__Selected passage__:
Dear all,
The main question that I would like to discuss (I don't have the answer) is: is it possible to build a class which supports {} indexing like a cell array (by overloading SUBSREF, SUBSASGN, etc), and which can be nested (in particular mixed with structs). I am building a series of examples to illustrate issues that arise when we try to build such a class.
Assume that we need to develop a class that wraps a cell array, and adds extra features (among other things, subclass handle). As mentioned in [ Subclassing MATLAB Built-In Types ], we cannot subclass the cell built-in class. One way to overcome this is to implement the following: classdef MyCell < handle
properties
array
end
methods
function obj = MyCell( varargin )
if isempty( varargin )
obj.array = {} ;
else
obj.array = cell( varargin{:} ) ;
end
end
end
end
This works great as long as we are willing to deal with the array property:
>> mc = MyCell( 1, 3 ) ;
>> mc.array(:) = {30, 'Temperature', {50,60}} ;
>> mc.array{3}{2}
ans =
60
Next we want to manage indexing, and to "transfer" the {} indexing on a MyCell object to the internal array property. We try the following first, overloading SUBSREF and SUBSASGN (I leave out in purpose the management of cases that are not relevant to my point, e.g. dot and () indexing, overload of NUMEL, END, etc):
classdef MyCell < handle
properties
array
end
methods
function obj = MyCell( varargin )
if isempty( varargin )
obj.array = {} ;
else
obj.array = cell( varargin{:} ) ;
end
end
function [varargout] = subsref( obj, S )
if S(1).type(1) == '{'
[varargout{1:nargout}] = builtin( 'subsref', obj.array, S ) ;
else
[varargout{1:nargout}] = builtin( 'subsref', obj, S ) ;
end
end
function obj = subsasgn( obj, S, varargin )
if S(1).type(1) == '{'
obj.array = builtin( 'subsasgn', obj.array, S, varargin{:} ) ;
else
obj = builtin( 'subsasgn', obj, S, varargin{:} ) ;
end
end
end
end
This seems to be working well:
>> mc = MyCell() ;
>> mc{1} = 8 ;
>> mc{2}.a = 5 ;
>> mc{2}.b = {7,8,9} ;
>> mc
mc =
MyCell with properties:
array: {[8] [1x1 struct]}
>> mc{2}.b{3}
ans =
9
Now what happens if we try to nest MyCell objects?

__Supplied information__:

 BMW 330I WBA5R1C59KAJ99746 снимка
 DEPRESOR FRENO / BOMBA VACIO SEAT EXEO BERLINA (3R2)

__Actions to take__:
[a] Do the following statements agree with the MATLAB cell-wrapper post? For each, answer yes or no and quote the words of the post that decide it.
(i) The built-in cell class can be subclassed.
(ii) The overloaded SUBSREF and SUBSASGN deliberately leave out the handling of dot and () indexing.
(iii) The author already knows the answer to the main question being raised.
[b] Continue the MATLAB cell-wrapper post from its final line.

__Expected responses__:
[a]
(i) No: "we cannot subclass the cell built-in class."
(ii) Yes: "I leave out in purpose the management of cases that are not relevant to my point, e.g. dot and () indexing"
(iii) No: "(I don't have the answer)"

[b]
>> mc2 = MyCell() ; mc2{1} = 8 ;
>> mc1 = MyCell() ; mc1{1} = 9 ; mc1{2} = mc2 ;
>> mc1
mc1 =
MyCell with properties:
array: {[9] [1x1 MyCell]}
>> mc1{2}
ans =
MyCell with properties:
array: {[8]}
>> mc1{2}{1}
Error using subsref
Cell contents reference from a non-cell array object.
Error in MyCell/subsref (line 17)
[varargout{1:nargout}] = builtin( 'subsref', obj.array, S ) ;
Why this error? If we run, instead:
>> mc1{2}.array{1}
ans =
8
it works. So it seems that the second index (the one that is meant to index mc2 stored in mc1{2}), is not managed by the MyCell class overload of SUBSREF, but by some built-in. This is documented in [ subsref ], in the "Tips" section: Within a class's own methods, MATLAB calls the built-in subsref, not the class defined subsref. This behavior enables to use the default subsref behavior when defining specialized indexing for your class. It is also written in [ Object Array Indexing ] in the "Built-in subsref and .." section. that we can call explicitly the overload/class-defined SUBSREF: .. = subsref( obj, S ) . Understanding this, we can try to differentiate cases and call explicitly either the built-in, or the overload:
function [varargout] = subsref( obj, S )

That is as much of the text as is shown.